Jan Kara <jack@xxxxxxx> · Wed, 20 Sep 2023 17:45:27 +0200

On Wed 20-09-23 10:12:03, Jeff Layton wrote:
> On Wed, 2023-09-20 at 14:48 +0200, Jan Kara wrote:
> > On Wed 20-09-23 06:35:18, Jeff Layton wrote:
> > > On Wed, 2023-09-20 at 12:17 +0200, Jan Kara wrote:
> > > > If I were a sysadmin, I'd rather opt for something like
> > > > finegrained timestamps + lazytime (if I needed the finegrained timestamps
> > > > functionality).

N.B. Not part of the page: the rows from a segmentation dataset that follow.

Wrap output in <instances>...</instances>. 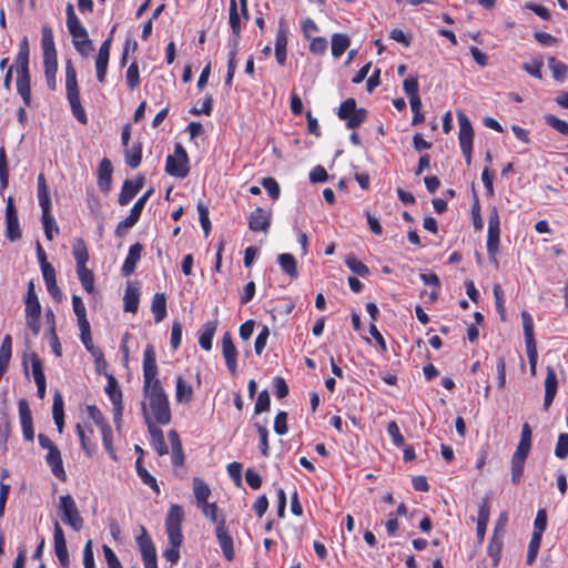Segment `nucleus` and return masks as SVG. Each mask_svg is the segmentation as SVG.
Masks as SVG:
<instances>
[{"label":"nucleus","mask_w":568,"mask_h":568,"mask_svg":"<svg viewBox=\"0 0 568 568\" xmlns=\"http://www.w3.org/2000/svg\"><path fill=\"white\" fill-rule=\"evenodd\" d=\"M139 291L134 287L128 286L123 296L124 311L136 313L139 307Z\"/></svg>","instance_id":"nucleus-39"},{"label":"nucleus","mask_w":568,"mask_h":568,"mask_svg":"<svg viewBox=\"0 0 568 568\" xmlns=\"http://www.w3.org/2000/svg\"><path fill=\"white\" fill-rule=\"evenodd\" d=\"M175 399L178 403H190L193 399V388L183 377H176Z\"/></svg>","instance_id":"nucleus-29"},{"label":"nucleus","mask_w":568,"mask_h":568,"mask_svg":"<svg viewBox=\"0 0 568 568\" xmlns=\"http://www.w3.org/2000/svg\"><path fill=\"white\" fill-rule=\"evenodd\" d=\"M189 156L182 144L176 143L173 154L168 155L165 172L175 178H185L189 174Z\"/></svg>","instance_id":"nucleus-5"},{"label":"nucleus","mask_w":568,"mask_h":568,"mask_svg":"<svg viewBox=\"0 0 568 568\" xmlns=\"http://www.w3.org/2000/svg\"><path fill=\"white\" fill-rule=\"evenodd\" d=\"M138 544L144 561V568H158L155 547L144 529L143 535L138 538Z\"/></svg>","instance_id":"nucleus-16"},{"label":"nucleus","mask_w":568,"mask_h":568,"mask_svg":"<svg viewBox=\"0 0 568 568\" xmlns=\"http://www.w3.org/2000/svg\"><path fill=\"white\" fill-rule=\"evenodd\" d=\"M12 351V338L10 335H6L0 346V366H8L11 358Z\"/></svg>","instance_id":"nucleus-51"},{"label":"nucleus","mask_w":568,"mask_h":568,"mask_svg":"<svg viewBox=\"0 0 568 568\" xmlns=\"http://www.w3.org/2000/svg\"><path fill=\"white\" fill-rule=\"evenodd\" d=\"M142 250L143 246L140 243H135L130 246L128 255L122 265V274L124 276H129L135 271L136 264L141 258Z\"/></svg>","instance_id":"nucleus-23"},{"label":"nucleus","mask_w":568,"mask_h":568,"mask_svg":"<svg viewBox=\"0 0 568 568\" xmlns=\"http://www.w3.org/2000/svg\"><path fill=\"white\" fill-rule=\"evenodd\" d=\"M387 433L392 437L393 444L397 447L404 445V436L400 434L399 427L396 422H390L387 426Z\"/></svg>","instance_id":"nucleus-64"},{"label":"nucleus","mask_w":568,"mask_h":568,"mask_svg":"<svg viewBox=\"0 0 568 568\" xmlns=\"http://www.w3.org/2000/svg\"><path fill=\"white\" fill-rule=\"evenodd\" d=\"M184 520V511L182 506L172 505L168 511L165 518V529L169 539H173L174 542H178L180 539H183L181 526Z\"/></svg>","instance_id":"nucleus-9"},{"label":"nucleus","mask_w":568,"mask_h":568,"mask_svg":"<svg viewBox=\"0 0 568 568\" xmlns=\"http://www.w3.org/2000/svg\"><path fill=\"white\" fill-rule=\"evenodd\" d=\"M528 454L527 452L516 449L511 457V481L516 485L521 479Z\"/></svg>","instance_id":"nucleus-26"},{"label":"nucleus","mask_w":568,"mask_h":568,"mask_svg":"<svg viewBox=\"0 0 568 568\" xmlns=\"http://www.w3.org/2000/svg\"><path fill=\"white\" fill-rule=\"evenodd\" d=\"M268 336H270L268 327L263 326L262 329L260 331V333L257 334V336L255 338V343H254L255 353L257 355H261L262 352L264 351Z\"/></svg>","instance_id":"nucleus-62"},{"label":"nucleus","mask_w":568,"mask_h":568,"mask_svg":"<svg viewBox=\"0 0 568 568\" xmlns=\"http://www.w3.org/2000/svg\"><path fill=\"white\" fill-rule=\"evenodd\" d=\"M142 160V148L140 144L133 145L130 150L125 152V163L135 169L140 165Z\"/></svg>","instance_id":"nucleus-50"},{"label":"nucleus","mask_w":568,"mask_h":568,"mask_svg":"<svg viewBox=\"0 0 568 568\" xmlns=\"http://www.w3.org/2000/svg\"><path fill=\"white\" fill-rule=\"evenodd\" d=\"M18 407L23 437L26 440L32 442L34 438V430L31 409L29 407L28 400L24 398L20 399Z\"/></svg>","instance_id":"nucleus-15"},{"label":"nucleus","mask_w":568,"mask_h":568,"mask_svg":"<svg viewBox=\"0 0 568 568\" xmlns=\"http://www.w3.org/2000/svg\"><path fill=\"white\" fill-rule=\"evenodd\" d=\"M77 267L87 266L89 261L88 247L82 239H75L72 246Z\"/></svg>","instance_id":"nucleus-36"},{"label":"nucleus","mask_w":568,"mask_h":568,"mask_svg":"<svg viewBox=\"0 0 568 568\" xmlns=\"http://www.w3.org/2000/svg\"><path fill=\"white\" fill-rule=\"evenodd\" d=\"M17 91L23 100L26 106L31 104V87H30V74H18L17 75Z\"/></svg>","instance_id":"nucleus-33"},{"label":"nucleus","mask_w":568,"mask_h":568,"mask_svg":"<svg viewBox=\"0 0 568 568\" xmlns=\"http://www.w3.org/2000/svg\"><path fill=\"white\" fill-rule=\"evenodd\" d=\"M531 448V429L527 423L523 425L521 436L516 449L529 453Z\"/></svg>","instance_id":"nucleus-56"},{"label":"nucleus","mask_w":568,"mask_h":568,"mask_svg":"<svg viewBox=\"0 0 568 568\" xmlns=\"http://www.w3.org/2000/svg\"><path fill=\"white\" fill-rule=\"evenodd\" d=\"M521 320H523V327H524L526 345L527 344H536V341L534 337V321H532L531 315L527 311H523Z\"/></svg>","instance_id":"nucleus-46"},{"label":"nucleus","mask_w":568,"mask_h":568,"mask_svg":"<svg viewBox=\"0 0 568 568\" xmlns=\"http://www.w3.org/2000/svg\"><path fill=\"white\" fill-rule=\"evenodd\" d=\"M42 49H43V59L47 58H57L54 41H53V33L52 30L44 26L42 27Z\"/></svg>","instance_id":"nucleus-34"},{"label":"nucleus","mask_w":568,"mask_h":568,"mask_svg":"<svg viewBox=\"0 0 568 568\" xmlns=\"http://www.w3.org/2000/svg\"><path fill=\"white\" fill-rule=\"evenodd\" d=\"M271 399L267 390H262L256 399L254 412L261 414L270 409Z\"/></svg>","instance_id":"nucleus-63"},{"label":"nucleus","mask_w":568,"mask_h":568,"mask_svg":"<svg viewBox=\"0 0 568 568\" xmlns=\"http://www.w3.org/2000/svg\"><path fill=\"white\" fill-rule=\"evenodd\" d=\"M53 541L55 556L58 557L62 566H67L69 564V554L64 538V532L58 521H55L54 524Z\"/></svg>","instance_id":"nucleus-19"},{"label":"nucleus","mask_w":568,"mask_h":568,"mask_svg":"<svg viewBox=\"0 0 568 568\" xmlns=\"http://www.w3.org/2000/svg\"><path fill=\"white\" fill-rule=\"evenodd\" d=\"M125 81L131 90H134L140 84L139 65L136 62L130 64L125 73Z\"/></svg>","instance_id":"nucleus-52"},{"label":"nucleus","mask_w":568,"mask_h":568,"mask_svg":"<svg viewBox=\"0 0 568 568\" xmlns=\"http://www.w3.org/2000/svg\"><path fill=\"white\" fill-rule=\"evenodd\" d=\"M42 224L44 229L45 237L51 241L53 239V230L58 233L59 227L55 223L53 215L51 214V207L42 210Z\"/></svg>","instance_id":"nucleus-41"},{"label":"nucleus","mask_w":568,"mask_h":568,"mask_svg":"<svg viewBox=\"0 0 568 568\" xmlns=\"http://www.w3.org/2000/svg\"><path fill=\"white\" fill-rule=\"evenodd\" d=\"M230 27L234 36L240 37L241 33V24H240V14L237 12L236 0H230V18H229Z\"/></svg>","instance_id":"nucleus-49"},{"label":"nucleus","mask_w":568,"mask_h":568,"mask_svg":"<svg viewBox=\"0 0 568 568\" xmlns=\"http://www.w3.org/2000/svg\"><path fill=\"white\" fill-rule=\"evenodd\" d=\"M345 264L353 273L357 274L361 277H366L369 275L368 267L364 263L355 258L353 255L346 257Z\"/></svg>","instance_id":"nucleus-48"},{"label":"nucleus","mask_w":568,"mask_h":568,"mask_svg":"<svg viewBox=\"0 0 568 568\" xmlns=\"http://www.w3.org/2000/svg\"><path fill=\"white\" fill-rule=\"evenodd\" d=\"M168 437L171 444L172 449V462L175 466H182L184 463V454L182 443L180 440L179 434L176 430L171 429L168 433Z\"/></svg>","instance_id":"nucleus-28"},{"label":"nucleus","mask_w":568,"mask_h":568,"mask_svg":"<svg viewBox=\"0 0 568 568\" xmlns=\"http://www.w3.org/2000/svg\"><path fill=\"white\" fill-rule=\"evenodd\" d=\"M557 374L554 367L548 366L545 378V399L544 407L547 409L554 402L557 393Z\"/></svg>","instance_id":"nucleus-20"},{"label":"nucleus","mask_w":568,"mask_h":568,"mask_svg":"<svg viewBox=\"0 0 568 568\" xmlns=\"http://www.w3.org/2000/svg\"><path fill=\"white\" fill-rule=\"evenodd\" d=\"M143 387L142 389L160 388L163 387L159 378V367L156 364V354L154 346L148 344L143 352Z\"/></svg>","instance_id":"nucleus-3"},{"label":"nucleus","mask_w":568,"mask_h":568,"mask_svg":"<svg viewBox=\"0 0 568 568\" xmlns=\"http://www.w3.org/2000/svg\"><path fill=\"white\" fill-rule=\"evenodd\" d=\"M58 510L64 524L80 531L83 527V519L80 516L75 501L71 495H63L59 498Z\"/></svg>","instance_id":"nucleus-6"},{"label":"nucleus","mask_w":568,"mask_h":568,"mask_svg":"<svg viewBox=\"0 0 568 568\" xmlns=\"http://www.w3.org/2000/svg\"><path fill=\"white\" fill-rule=\"evenodd\" d=\"M151 311L154 315L155 323H160L166 317V297L163 293L154 294Z\"/></svg>","instance_id":"nucleus-31"},{"label":"nucleus","mask_w":568,"mask_h":568,"mask_svg":"<svg viewBox=\"0 0 568 568\" xmlns=\"http://www.w3.org/2000/svg\"><path fill=\"white\" fill-rule=\"evenodd\" d=\"M17 75L29 73V47L27 39L20 43L19 52L16 58Z\"/></svg>","instance_id":"nucleus-30"},{"label":"nucleus","mask_w":568,"mask_h":568,"mask_svg":"<svg viewBox=\"0 0 568 568\" xmlns=\"http://www.w3.org/2000/svg\"><path fill=\"white\" fill-rule=\"evenodd\" d=\"M338 118L346 121L348 129L358 128L367 118V111L363 108H356L354 99L345 100L338 109Z\"/></svg>","instance_id":"nucleus-8"},{"label":"nucleus","mask_w":568,"mask_h":568,"mask_svg":"<svg viewBox=\"0 0 568 568\" xmlns=\"http://www.w3.org/2000/svg\"><path fill=\"white\" fill-rule=\"evenodd\" d=\"M139 192V186H134L133 182L125 180L119 196V204L126 205Z\"/></svg>","instance_id":"nucleus-45"},{"label":"nucleus","mask_w":568,"mask_h":568,"mask_svg":"<svg viewBox=\"0 0 568 568\" xmlns=\"http://www.w3.org/2000/svg\"><path fill=\"white\" fill-rule=\"evenodd\" d=\"M548 67L555 80L562 82L566 79L568 72L567 64L559 60H556L555 58H550L548 60Z\"/></svg>","instance_id":"nucleus-43"},{"label":"nucleus","mask_w":568,"mask_h":568,"mask_svg":"<svg viewBox=\"0 0 568 568\" xmlns=\"http://www.w3.org/2000/svg\"><path fill=\"white\" fill-rule=\"evenodd\" d=\"M72 306H73V312L78 318L79 327L90 324L89 321L87 320V311H85V306H84L81 297L73 295L72 296Z\"/></svg>","instance_id":"nucleus-47"},{"label":"nucleus","mask_w":568,"mask_h":568,"mask_svg":"<svg viewBox=\"0 0 568 568\" xmlns=\"http://www.w3.org/2000/svg\"><path fill=\"white\" fill-rule=\"evenodd\" d=\"M500 220L498 210L493 206L488 216L487 230V253L490 257H495L499 247Z\"/></svg>","instance_id":"nucleus-10"},{"label":"nucleus","mask_w":568,"mask_h":568,"mask_svg":"<svg viewBox=\"0 0 568 568\" xmlns=\"http://www.w3.org/2000/svg\"><path fill=\"white\" fill-rule=\"evenodd\" d=\"M193 491L199 505L207 501L211 495L209 486L200 478L193 479Z\"/></svg>","instance_id":"nucleus-44"},{"label":"nucleus","mask_w":568,"mask_h":568,"mask_svg":"<svg viewBox=\"0 0 568 568\" xmlns=\"http://www.w3.org/2000/svg\"><path fill=\"white\" fill-rule=\"evenodd\" d=\"M555 455L559 459H565L568 457V434L561 433L558 436V440L555 447Z\"/></svg>","instance_id":"nucleus-58"},{"label":"nucleus","mask_w":568,"mask_h":568,"mask_svg":"<svg viewBox=\"0 0 568 568\" xmlns=\"http://www.w3.org/2000/svg\"><path fill=\"white\" fill-rule=\"evenodd\" d=\"M148 429L151 436L152 447L160 456L166 455L169 453V449L165 444L164 435L161 428H159L158 424L150 423L148 424Z\"/></svg>","instance_id":"nucleus-24"},{"label":"nucleus","mask_w":568,"mask_h":568,"mask_svg":"<svg viewBox=\"0 0 568 568\" xmlns=\"http://www.w3.org/2000/svg\"><path fill=\"white\" fill-rule=\"evenodd\" d=\"M281 270L292 278L298 276L297 262L295 257L290 253H282L277 256Z\"/></svg>","instance_id":"nucleus-32"},{"label":"nucleus","mask_w":568,"mask_h":568,"mask_svg":"<svg viewBox=\"0 0 568 568\" xmlns=\"http://www.w3.org/2000/svg\"><path fill=\"white\" fill-rule=\"evenodd\" d=\"M144 207V199H139L132 206L130 214L121 221L116 229H115V235L121 237L123 236L126 231L132 227L140 219L142 210Z\"/></svg>","instance_id":"nucleus-18"},{"label":"nucleus","mask_w":568,"mask_h":568,"mask_svg":"<svg viewBox=\"0 0 568 568\" xmlns=\"http://www.w3.org/2000/svg\"><path fill=\"white\" fill-rule=\"evenodd\" d=\"M111 42V37H109L102 42L95 59L97 80L100 83L105 82L108 64L110 59Z\"/></svg>","instance_id":"nucleus-12"},{"label":"nucleus","mask_w":568,"mask_h":568,"mask_svg":"<svg viewBox=\"0 0 568 568\" xmlns=\"http://www.w3.org/2000/svg\"><path fill=\"white\" fill-rule=\"evenodd\" d=\"M544 65V61L541 58L532 59L530 62H526L523 64V69L536 79H541V68Z\"/></svg>","instance_id":"nucleus-55"},{"label":"nucleus","mask_w":568,"mask_h":568,"mask_svg":"<svg viewBox=\"0 0 568 568\" xmlns=\"http://www.w3.org/2000/svg\"><path fill=\"white\" fill-rule=\"evenodd\" d=\"M170 547L164 550L163 557L171 561L172 564H175L180 558V547L183 542V539H180L178 542H174L173 539H169Z\"/></svg>","instance_id":"nucleus-54"},{"label":"nucleus","mask_w":568,"mask_h":568,"mask_svg":"<svg viewBox=\"0 0 568 568\" xmlns=\"http://www.w3.org/2000/svg\"><path fill=\"white\" fill-rule=\"evenodd\" d=\"M351 39L348 36L343 33H334L332 36V55L339 58L348 49Z\"/></svg>","instance_id":"nucleus-35"},{"label":"nucleus","mask_w":568,"mask_h":568,"mask_svg":"<svg viewBox=\"0 0 568 568\" xmlns=\"http://www.w3.org/2000/svg\"><path fill=\"white\" fill-rule=\"evenodd\" d=\"M143 400L141 403L142 414L145 424L154 423L169 425L171 423V408L169 396L163 387L142 389Z\"/></svg>","instance_id":"nucleus-1"},{"label":"nucleus","mask_w":568,"mask_h":568,"mask_svg":"<svg viewBox=\"0 0 568 568\" xmlns=\"http://www.w3.org/2000/svg\"><path fill=\"white\" fill-rule=\"evenodd\" d=\"M403 88L405 93L408 95L409 101L414 99H420L418 94V80L415 77H410L404 80Z\"/></svg>","instance_id":"nucleus-57"},{"label":"nucleus","mask_w":568,"mask_h":568,"mask_svg":"<svg viewBox=\"0 0 568 568\" xmlns=\"http://www.w3.org/2000/svg\"><path fill=\"white\" fill-rule=\"evenodd\" d=\"M102 433V442L104 445L105 450L110 455L112 459H116V454L112 445V429L110 426H103L101 429Z\"/></svg>","instance_id":"nucleus-60"},{"label":"nucleus","mask_w":568,"mask_h":568,"mask_svg":"<svg viewBox=\"0 0 568 568\" xmlns=\"http://www.w3.org/2000/svg\"><path fill=\"white\" fill-rule=\"evenodd\" d=\"M38 201L41 210L51 207L50 194L43 174H39L38 176Z\"/></svg>","instance_id":"nucleus-40"},{"label":"nucleus","mask_w":568,"mask_h":568,"mask_svg":"<svg viewBox=\"0 0 568 568\" xmlns=\"http://www.w3.org/2000/svg\"><path fill=\"white\" fill-rule=\"evenodd\" d=\"M105 393L108 394L110 400L113 404L114 422L118 425L119 420L121 419V415H122V410H123L122 392L119 388L116 379L112 375H109V377H108Z\"/></svg>","instance_id":"nucleus-13"},{"label":"nucleus","mask_w":568,"mask_h":568,"mask_svg":"<svg viewBox=\"0 0 568 568\" xmlns=\"http://www.w3.org/2000/svg\"><path fill=\"white\" fill-rule=\"evenodd\" d=\"M216 538L224 557L227 560H232L234 558L233 540L231 536L227 534L223 520L217 524Z\"/></svg>","instance_id":"nucleus-21"},{"label":"nucleus","mask_w":568,"mask_h":568,"mask_svg":"<svg viewBox=\"0 0 568 568\" xmlns=\"http://www.w3.org/2000/svg\"><path fill=\"white\" fill-rule=\"evenodd\" d=\"M45 462L48 464V466L50 467L52 474L61 479V480H64L67 475H65V470L63 468V462H62V457H61V452L59 448H53L51 450L48 452V454L45 455Z\"/></svg>","instance_id":"nucleus-22"},{"label":"nucleus","mask_w":568,"mask_h":568,"mask_svg":"<svg viewBox=\"0 0 568 568\" xmlns=\"http://www.w3.org/2000/svg\"><path fill=\"white\" fill-rule=\"evenodd\" d=\"M112 180V164L110 160L103 159L98 169V185L104 193L109 192Z\"/></svg>","instance_id":"nucleus-25"},{"label":"nucleus","mask_w":568,"mask_h":568,"mask_svg":"<svg viewBox=\"0 0 568 568\" xmlns=\"http://www.w3.org/2000/svg\"><path fill=\"white\" fill-rule=\"evenodd\" d=\"M6 236L11 242L21 237L18 212L11 196L7 199L6 203Z\"/></svg>","instance_id":"nucleus-11"},{"label":"nucleus","mask_w":568,"mask_h":568,"mask_svg":"<svg viewBox=\"0 0 568 568\" xmlns=\"http://www.w3.org/2000/svg\"><path fill=\"white\" fill-rule=\"evenodd\" d=\"M547 527V513L545 509H539L537 511L536 518L534 520V531L532 536L542 537L544 531Z\"/></svg>","instance_id":"nucleus-53"},{"label":"nucleus","mask_w":568,"mask_h":568,"mask_svg":"<svg viewBox=\"0 0 568 568\" xmlns=\"http://www.w3.org/2000/svg\"><path fill=\"white\" fill-rule=\"evenodd\" d=\"M24 304L27 326L32 331L34 335H38L40 332L41 305L39 303L33 282H29L28 284Z\"/></svg>","instance_id":"nucleus-4"},{"label":"nucleus","mask_w":568,"mask_h":568,"mask_svg":"<svg viewBox=\"0 0 568 568\" xmlns=\"http://www.w3.org/2000/svg\"><path fill=\"white\" fill-rule=\"evenodd\" d=\"M272 213L270 211H265L262 207H256L253 210L248 217V227L251 231L264 232L267 233L271 226Z\"/></svg>","instance_id":"nucleus-17"},{"label":"nucleus","mask_w":568,"mask_h":568,"mask_svg":"<svg viewBox=\"0 0 568 568\" xmlns=\"http://www.w3.org/2000/svg\"><path fill=\"white\" fill-rule=\"evenodd\" d=\"M311 40L310 43V51L313 54L322 55L327 50V41L324 37H314Z\"/></svg>","instance_id":"nucleus-61"},{"label":"nucleus","mask_w":568,"mask_h":568,"mask_svg":"<svg viewBox=\"0 0 568 568\" xmlns=\"http://www.w3.org/2000/svg\"><path fill=\"white\" fill-rule=\"evenodd\" d=\"M222 354L225 359L227 369L232 375L237 373V349L233 343L232 336L229 332L223 334L222 337Z\"/></svg>","instance_id":"nucleus-14"},{"label":"nucleus","mask_w":568,"mask_h":568,"mask_svg":"<svg viewBox=\"0 0 568 568\" xmlns=\"http://www.w3.org/2000/svg\"><path fill=\"white\" fill-rule=\"evenodd\" d=\"M78 277L83 288L89 293L94 291V275L87 266L77 267Z\"/></svg>","instance_id":"nucleus-42"},{"label":"nucleus","mask_w":568,"mask_h":568,"mask_svg":"<svg viewBox=\"0 0 568 568\" xmlns=\"http://www.w3.org/2000/svg\"><path fill=\"white\" fill-rule=\"evenodd\" d=\"M216 328H217L216 321H209L202 326L200 336H199V344L203 349H205L207 352L212 349V341H213L214 334L216 332Z\"/></svg>","instance_id":"nucleus-27"},{"label":"nucleus","mask_w":568,"mask_h":568,"mask_svg":"<svg viewBox=\"0 0 568 568\" xmlns=\"http://www.w3.org/2000/svg\"><path fill=\"white\" fill-rule=\"evenodd\" d=\"M457 120L459 125L458 140L460 150L465 156L466 163L470 164L473 154L474 129L469 119L464 112H457Z\"/></svg>","instance_id":"nucleus-7"},{"label":"nucleus","mask_w":568,"mask_h":568,"mask_svg":"<svg viewBox=\"0 0 568 568\" xmlns=\"http://www.w3.org/2000/svg\"><path fill=\"white\" fill-rule=\"evenodd\" d=\"M44 74L49 89L54 90L57 87L55 74L58 71L57 58L43 59Z\"/></svg>","instance_id":"nucleus-37"},{"label":"nucleus","mask_w":568,"mask_h":568,"mask_svg":"<svg viewBox=\"0 0 568 568\" xmlns=\"http://www.w3.org/2000/svg\"><path fill=\"white\" fill-rule=\"evenodd\" d=\"M65 91L72 114L80 123L85 124L88 118L80 101L77 71L70 60L65 63Z\"/></svg>","instance_id":"nucleus-2"},{"label":"nucleus","mask_w":568,"mask_h":568,"mask_svg":"<svg viewBox=\"0 0 568 568\" xmlns=\"http://www.w3.org/2000/svg\"><path fill=\"white\" fill-rule=\"evenodd\" d=\"M546 123L555 129L557 132L568 135V123L564 120H560L559 118L548 114L545 116Z\"/></svg>","instance_id":"nucleus-59"},{"label":"nucleus","mask_w":568,"mask_h":568,"mask_svg":"<svg viewBox=\"0 0 568 568\" xmlns=\"http://www.w3.org/2000/svg\"><path fill=\"white\" fill-rule=\"evenodd\" d=\"M489 521V506L487 501H484L478 509L477 519V537L483 540L485 537L486 528Z\"/></svg>","instance_id":"nucleus-38"}]
</instances>
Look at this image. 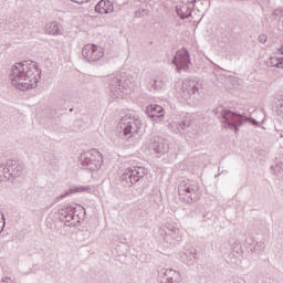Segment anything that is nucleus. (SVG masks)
<instances>
[{
    "label": "nucleus",
    "mask_w": 283,
    "mask_h": 283,
    "mask_svg": "<svg viewBox=\"0 0 283 283\" xmlns=\"http://www.w3.org/2000/svg\"><path fill=\"white\" fill-rule=\"evenodd\" d=\"M9 78L15 90L28 92V90H34L39 85L41 70H39L36 62L33 61L15 63L11 67Z\"/></svg>",
    "instance_id": "1"
},
{
    "label": "nucleus",
    "mask_w": 283,
    "mask_h": 283,
    "mask_svg": "<svg viewBox=\"0 0 283 283\" xmlns=\"http://www.w3.org/2000/svg\"><path fill=\"white\" fill-rule=\"evenodd\" d=\"M59 213L66 227H78L85 220V208L76 203L62 206Z\"/></svg>",
    "instance_id": "2"
},
{
    "label": "nucleus",
    "mask_w": 283,
    "mask_h": 283,
    "mask_svg": "<svg viewBox=\"0 0 283 283\" xmlns=\"http://www.w3.org/2000/svg\"><path fill=\"white\" fill-rule=\"evenodd\" d=\"M118 126L123 130L125 140H132L143 129V120L133 116H124L120 118Z\"/></svg>",
    "instance_id": "3"
},
{
    "label": "nucleus",
    "mask_w": 283,
    "mask_h": 283,
    "mask_svg": "<svg viewBox=\"0 0 283 283\" xmlns=\"http://www.w3.org/2000/svg\"><path fill=\"white\" fill-rule=\"evenodd\" d=\"M25 166L21 161L10 160L7 163H0V181L14 180L19 176L23 175Z\"/></svg>",
    "instance_id": "4"
},
{
    "label": "nucleus",
    "mask_w": 283,
    "mask_h": 283,
    "mask_svg": "<svg viewBox=\"0 0 283 283\" xmlns=\"http://www.w3.org/2000/svg\"><path fill=\"white\" fill-rule=\"evenodd\" d=\"M80 163L83 169L98 171L103 167V155L97 149H92L81 154Z\"/></svg>",
    "instance_id": "5"
},
{
    "label": "nucleus",
    "mask_w": 283,
    "mask_h": 283,
    "mask_svg": "<svg viewBox=\"0 0 283 283\" xmlns=\"http://www.w3.org/2000/svg\"><path fill=\"white\" fill-rule=\"evenodd\" d=\"M178 193L179 198L188 205L200 200V187L191 181H182L178 187Z\"/></svg>",
    "instance_id": "6"
},
{
    "label": "nucleus",
    "mask_w": 283,
    "mask_h": 283,
    "mask_svg": "<svg viewBox=\"0 0 283 283\" xmlns=\"http://www.w3.org/2000/svg\"><path fill=\"white\" fill-rule=\"evenodd\" d=\"M222 125L226 129L238 132V127L244 123V115L231 111H222Z\"/></svg>",
    "instance_id": "7"
},
{
    "label": "nucleus",
    "mask_w": 283,
    "mask_h": 283,
    "mask_svg": "<svg viewBox=\"0 0 283 283\" xmlns=\"http://www.w3.org/2000/svg\"><path fill=\"white\" fill-rule=\"evenodd\" d=\"M140 178H145V168L143 167L127 168L122 174V182H125L127 187H134Z\"/></svg>",
    "instance_id": "8"
},
{
    "label": "nucleus",
    "mask_w": 283,
    "mask_h": 283,
    "mask_svg": "<svg viewBox=\"0 0 283 283\" xmlns=\"http://www.w3.org/2000/svg\"><path fill=\"white\" fill-rule=\"evenodd\" d=\"M105 55V51L103 48L96 44H86L82 49V56L88 63H96V61H101Z\"/></svg>",
    "instance_id": "9"
},
{
    "label": "nucleus",
    "mask_w": 283,
    "mask_h": 283,
    "mask_svg": "<svg viewBox=\"0 0 283 283\" xmlns=\"http://www.w3.org/2000/svg\"><path fill=\"white\" fill-rule=\"evenodd\" d=\"M181 92L184 94V98L189 101V98L202 92V82L198 80H185L181 85Z\"/></svg>",
    "instance_id": "10"
},
{
    "label": "nucleus",
    "mask_w": 283,
    "mask_h": 283,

That should avoid the IO overhead of finegrained timestamps
> > > > as well and I'd know I can have problems with timestamps only after a
> > > > system crash.
> > > 
> > > > I've just got another idea how we could solve the problem: Couldn't we
> > > > always just report coarsegrained timestamp to userspace and provide access
> > > > to finegrained value only to NFS which should know what it's doing?
> > > > 
> > > 
> > > I think that'd be hard. First of all, where would we store the second
> > > timestamp? We can't just truncate the fine-grained ones to come up with
> > > a coarse-grained one. It might also be confusing having nfsd and local
> > > filesystems present different attributes.
> > 
> > So what I had in mind (and I definitely miss all the NFS intricacies so the
> > idea may be bogus) was that inode->i_ctime would be maintained exactly as
> > is now. There will be new (kernel internal at least for now) STATX flag
> > STATX_MULTIGRAIN_TS. fill_mg_cmtime() will return timestamp truncated to
> > sb->s_time_gran unless STATX_MULTIGRAIN_TS is set. Hence unless you set
> > STATX_MULTIGRAIN_TS, there is no difference in the returned timestamps
> > compared to the state before multigrain timestamps were introduced. With
> > STATX_MULTIGRAIN_TS we return full precision timestamp as stored in the
> > inode. Then NFS in fh_fill_pre_attrs() and fh_fill_post_attrs() needs to
> > make sure STATX_MULTIGRAIN_TS is set when calling vfs_getattr() to get
> > multigrain time.
> 
> > I agree nfsd may now be presenting slightly different timestamps than user
> > is able to see with stat(2) directly on the filesystem. But is that a
> > problem? Essentially it is a similar solution as the mgtime mount option
> > but now sysadmin doesn't have to decide on filesystem mount how to report
> > timestamps but the stat caller knowingly opts into possibly inconsistent
> > (among files) but high precision timestamps. And in the particular NFS
> > usecase where stat is called all the time anyway, timestamps will likely
> > even be consistent among files.
> > 
> 
> I like this idea...
> 
> Would we also need to raise sb->s_time_gran to something corresponding
> to HZ on these filesystems?

I was actually confused a bit about how timestamp_truncate() works. The
jiffie granularity is just direct consequence of current_time() using
ktime_get_coarse_real_ts64() and not of timestamp_truncate().
sb->s_time_gran seems to be more about the on-disk format so it doesn't
seem like a great idea to touch it. So probably we can just truncate
timestamps in generic_fillattr() to HZ granularity unconditionally.

> If we truncate the timestamps at a granularity corresponding to HZ before
> presenting them via statx and the like then that should work around the
> problem with programs that compare timestamps between inodes.

Exactly.

> With NFSv4, when a filesystem doesn't report a STATX_CHANGE_COOKIE, nfsd
> will fake one up using the ctime. It's fine for that to use a full fine-
> grained timestamp since we don't expect to be able to compare that value
> with one of a different inode.

Yes.

> I think we'd want nfsd to present the mtime/ctime values as truncated,
> just like we would with a local fs. We could hit the same problem of an
> earlier-looking timestamp with NFS if we try to present the actual fine-
> grained values to the clients. IOW, I'm convinced that we need to avoid
> this behavior in most situations.

I wasn't sure if there's a way to do this within NFS - i.e., if the value
communicated via NFSv3 protocol (I know v4 has a special change cookie
field for it) that gets used for detecting need to revalidate file contents
isn't the one presented to client's userspace as ctime. If there's a way to
do this then great, I'm all for presenting truncated timestamps even for
NFS.

> If we do this, then we technically don't need the mount option either.

Yes, that was my hope.

> We could still add it though, and have it govern whether fill_mg_cmtime
> truncates the timestamps before storing them in the kstat.

Well, if we decide these timestamps are useful for userspace as well, I'd
rather make that a userspace visible STATX flag than a mount option. So
applications aware of the pitfalls can get high precision timestamps
without possibly breaking unaware applications.

								Honza
-- 
Jan Kara <jack@xxxxxxxx>
SUSE Labs, CR